Il est un pays étrange et lointain, singulier et fascinant, l’Islande. Une île où les déjantés de tous poils peuvent se complaire à ravir. Un peuple aux mœurs évoluées et tolérantes. Un paradis pour les utopistes. Back Soon est un portrait mélancolique et drôle de cette terre volcanique et de ses habitants. Un portrait délirant, réjouissant, valant une bonne dose d’anti-dépresseurs. Mais aussi le dessin d’êtres humains cherchant à s’échapper de leur condition insulaire et nordique.
Solveig Anspach réalise une fable attachante où poésie et drogue, familles (au sens intime comme au sens large) et paysages, vision du monde et quotidien subit s’entrecroisent, et qui se conclut ironiquement avec une évidence amusante.
Film planant, il emporte le spectateur entre volutes de fumées illicites et vertige des hauteurs venteuses.
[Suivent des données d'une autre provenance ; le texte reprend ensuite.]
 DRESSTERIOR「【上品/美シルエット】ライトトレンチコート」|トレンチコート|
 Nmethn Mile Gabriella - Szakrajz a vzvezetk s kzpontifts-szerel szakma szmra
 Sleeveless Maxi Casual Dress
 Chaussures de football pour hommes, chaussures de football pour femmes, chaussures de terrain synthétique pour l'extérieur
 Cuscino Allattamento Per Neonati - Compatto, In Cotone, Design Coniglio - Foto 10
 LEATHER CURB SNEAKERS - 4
Une histoire de joint, de jonction précisément, entre des personnages étrangers ou familiers. Et même une oie.

Back Soon a l’imagination fertile. A croire que la Marijuana inspire… Le personnage principal, avec ses airs de Jennifer Jason Leigh vieillie, entre une femme à la Mike Leigh et un quinqua échappée du cinéma de Bent Hamer, est une poétesse qui écrit ses textes parfois à même les murs carrelés, et qui vit de son trafic de joints sous le regard d’un Joconde qui en fume un. « Que des fumeurs pépères, pas d’emmerdes, pas de coke, pas d’ecstasy. » Juste une gigantesque fournée de « space cakes » qui va donner lieu à une séquence à la Las Vegas Parano, transformant l’appartement en cirque hallucinant.

Anspach n’oublie la nature : les paysages somptueux, les nuages qui jouent avec la lumière, les jolis serpents de bitume qui nous envoient au bout du monde… Il y a un désir de magie y compris lorsque le surréalisme s'invite avec une guitare venue du ciel, le temps d’une chanson. Mais Back Soon peut s’avérer tout autant naturaliste (quand elle pisse sur le bord de la route) et loufoque (quand elle pisse, elle regarde un corbeau et l’imite).

Car Anna, aussi bizarre soit-elle, suscite l’empathie. Une mère de deux enfants magnifiques, de pères différents, dont l’un est métisse, elle est aussi une sœur lucide, renvoyant son cadet dans son hypocrisie morale et son autre à l’hôpital pour le sauver, une mère pour tous.
Pendant l’errance burlesque de Anna, les clients, pas si excentriques sous leurs airs fous, « slam », papotent, dorment, forment en fait une tribu où chirurgien, étudiant, ouvrier, écrivain ou même éboueuse et grutier se mélangent. Un seul intrus : le jeune Français.
Il n’y a qu’un défaut, qui hélas pèse sur le film : cet étudiant parisien, insupportable, presque rohmérien jusque dans le (sur)jeu faux ou mal maîtrisé, à l’anglais approximatif, aux questions insipides, à la personnalité inintéressante. Il passe d’ailleurs à côté de tout : les rencontres humaines, l’esprit de la poétesse, la folie douce de l’île, voulant tout rationaliser, justifier, expliquer. Une rencontre sans étincelle qui n’a, pour seul mérite, que de montrer la prétention de l’intellectualisme français. Heureusement Anna lui cloue le bec : « les Français feraient mieux de parler moins et de baiser plus ».

Mais la malédiction des Vikings (« Putain de race aux yeux bleus ») frappe ce peuple aspirant au soleil et la chaleur du sud. La musique presque reggae nous emmènerait dans l’autre pays de l’herbe inhalée, la Jamaïque. Mais on est bien enfermé dans ce pays aussi libre qu’aliénant. « D’habitude les gens se suicident au début de l’été. » Frôlant parois l’absurde, le script n’est pas avare en vannes, qui donnent un aspect comique à une histoire qui aurait pu être pathétique. C’est évidemment l’oie qui fait partir l’histoire en vrille. Une oie qui a avalé un téléphone portable et qu’il faut pourchasser, apprivoiser. Lui donner un laxatif ou la tuer ? Telle est la question. Ce qui donne une série d’actions et de réactions caustiques.

Solveig Anspach signe sa comédie la plus aboutie, affirmant où se situent ses valeurs humanistes, loin du matérialisme ambiant. Derrière cette utopie qui enrobe Back Soon, il reste une tracé indélébile, un souvenir tenace, d’avoir vu un film où il n’est pas impossible de désespérer de l’humanité.